One after the other, the girls kept refusing to get married to the snake until they got to the girl with the wicked father. Of course, she didn't want the snake either. "Father, .. . would you give me away to a snake that would kill me?"
   "That is the only man I want. I want w-e-a-l-t-h! Nothing else! Are you going to his place or not? If you don't go, you're not my daughter! If you're my daughter, you'll go."
   "Ye-e-e-s, father."
   Then her father-in-law took her to the snake. "Here's a wife." That night, the villagers hardly slept, listening for the girl to scream as the snake would eat her.
   But the girl's shed turned into a beautiful house at night, and reverted to being just a shed during daytime. Splendid food also came at night. She feasted and slept on a fine bed at night, but stayed in the shed during the day. For three nights, she slept alone quite scared despite the comfort. late at night, a perfumed person would come in the dark and touch her softly as she slept, but vanish if she moved even slightly. All along, people expected her to be eaten.
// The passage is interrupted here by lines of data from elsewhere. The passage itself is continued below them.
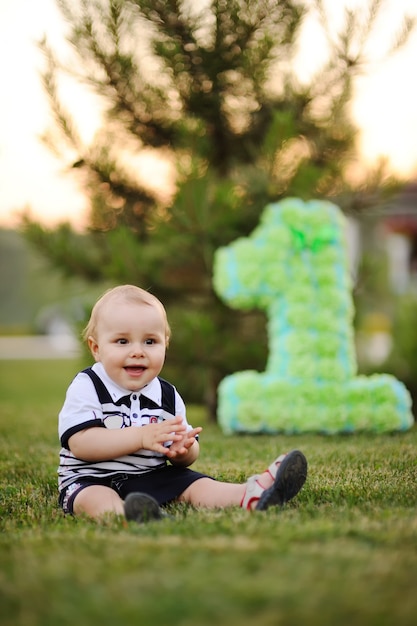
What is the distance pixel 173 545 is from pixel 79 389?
1.00 meters

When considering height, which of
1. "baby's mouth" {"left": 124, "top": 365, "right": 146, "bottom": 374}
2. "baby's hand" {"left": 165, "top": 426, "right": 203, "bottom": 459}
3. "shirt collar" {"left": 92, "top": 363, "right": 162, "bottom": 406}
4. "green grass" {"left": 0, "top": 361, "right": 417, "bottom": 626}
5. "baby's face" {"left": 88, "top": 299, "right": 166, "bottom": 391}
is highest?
"baby's face" {"left": 88, "top": 299, "right": 166, "bottom": 391}

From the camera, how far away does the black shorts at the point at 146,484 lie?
2799 millimetres

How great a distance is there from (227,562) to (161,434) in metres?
0.89

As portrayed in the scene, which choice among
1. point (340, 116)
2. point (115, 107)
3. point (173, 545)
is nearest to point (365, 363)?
point (340, 116)

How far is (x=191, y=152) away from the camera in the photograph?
611 centimetres

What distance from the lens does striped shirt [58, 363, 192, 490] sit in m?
2.83

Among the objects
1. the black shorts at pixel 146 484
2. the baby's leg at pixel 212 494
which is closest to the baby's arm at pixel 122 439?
the black shorts at pixel 146 484

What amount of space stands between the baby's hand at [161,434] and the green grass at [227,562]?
236 mm

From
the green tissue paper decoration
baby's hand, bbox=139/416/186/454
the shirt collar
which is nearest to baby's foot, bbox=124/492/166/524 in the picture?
baby's hand, bbox=139/416/186/454

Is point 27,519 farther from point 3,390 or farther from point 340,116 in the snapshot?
point 3,390

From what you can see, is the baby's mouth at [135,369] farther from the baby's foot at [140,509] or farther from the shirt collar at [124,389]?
the baby's foot at [140,509]

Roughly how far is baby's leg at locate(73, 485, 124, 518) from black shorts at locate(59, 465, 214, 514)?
44mm

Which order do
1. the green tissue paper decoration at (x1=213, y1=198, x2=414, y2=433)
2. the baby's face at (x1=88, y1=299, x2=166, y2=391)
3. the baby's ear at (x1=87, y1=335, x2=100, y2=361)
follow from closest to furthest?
the baby's face at (x1=88, y1=299, x2=166, y2=391) → the baby's ear at (x1=87, y1=335, x2=100, y2=361) → the green tissue paper decoration at (x1=213, y1=198, x2=414, y2=433)

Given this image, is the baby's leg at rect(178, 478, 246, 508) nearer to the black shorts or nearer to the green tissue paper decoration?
the black shorts
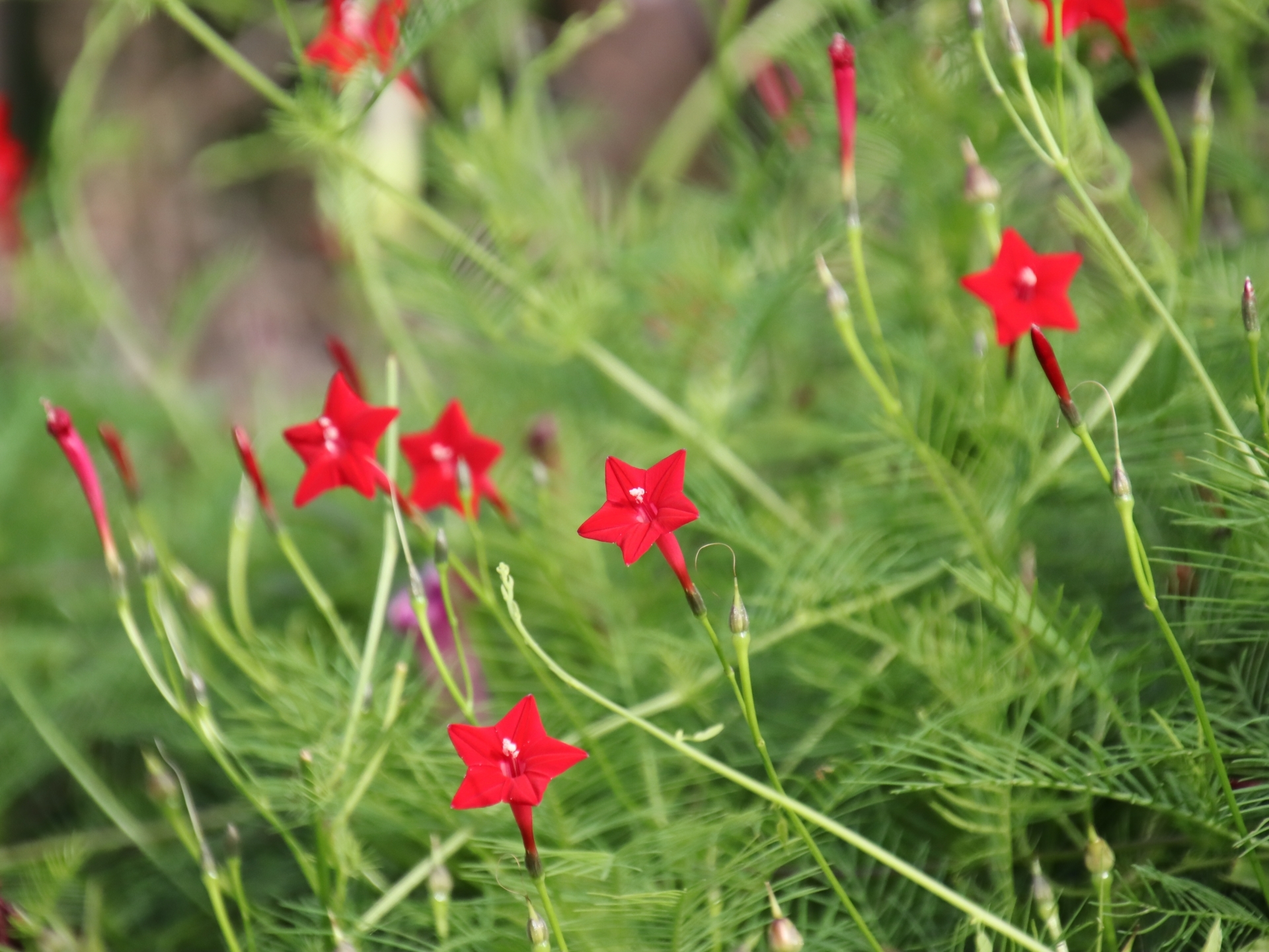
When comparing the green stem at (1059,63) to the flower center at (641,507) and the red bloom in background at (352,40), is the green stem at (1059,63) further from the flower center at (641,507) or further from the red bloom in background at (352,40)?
the red bloom in background at (352,40)

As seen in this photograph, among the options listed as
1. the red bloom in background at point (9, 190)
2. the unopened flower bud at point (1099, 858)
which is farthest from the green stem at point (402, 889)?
the red bloom in background at point (9, 190)

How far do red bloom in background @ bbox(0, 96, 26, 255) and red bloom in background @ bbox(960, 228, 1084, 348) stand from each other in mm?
854

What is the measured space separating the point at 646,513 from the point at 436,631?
0.28 m

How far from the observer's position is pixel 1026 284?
0.40m

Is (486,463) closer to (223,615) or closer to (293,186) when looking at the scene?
(223,615)

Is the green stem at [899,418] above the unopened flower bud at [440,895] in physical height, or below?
above

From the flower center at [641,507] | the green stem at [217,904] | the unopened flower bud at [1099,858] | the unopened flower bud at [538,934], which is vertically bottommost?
the unopened flower bud at [1099,858]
The fourth night, she timed the person's arrival, and when touched, she seized his hands. "Today you will not flee! You have pestered me for several days. Today, I've got you!" She glanced where the snake usually lay and, seeing it there, wondered where the man came from. She rose to burn the snake up; but the man cautioned her never to do that since all her well-being derived from it. Whereupon, out of the snake, he pulled a bicycle, a motorcar... everything she wanted, and they lived happily as man and wife.

One day, he declared he would ask his father for a second wife. He donned his coat - the python - and went to his father again. "Father, I want you and your friends to visit me. And I would also like another wife."
   The girls were again informed about the snake needing a second wife. "But that girl got married to the snake, and we've not seen her since. Does he want another wife to eat too?"
   Meanwhile, the man in the snake's guise told his wife to order servants to prepare many dishes for a big party. His parents and their friends would be coming. "I know all the girls will want me; but I don't want them." From the python, he pulled out fine houses for his parents, step-mother and step-brother.

On the party day, everybody came. The girls could not believe their eyes; some wanted to be accepted even as cleaners or house servants. The girl standing next to last in the queue was heard to say, "I wish I knew the bride would get such a nice husband. If only I had been patient and obeyed my father!"
   The snake-man and his wife emerged from the house, expensively dressed in fine clothes and shoes - high heels for the lady - and addressed the crowd:
   "I know all you girls now want me for a husband, but I don't want a second wife. Father, I really didn't want another wife. I just wanted all of you to know where my wife is. Contrary to popular suspicion, she is alive and well.."

The woman who broke the kithangona gave birth to a white man. The python is his coat. And how do white people go? Isn't it with high heels?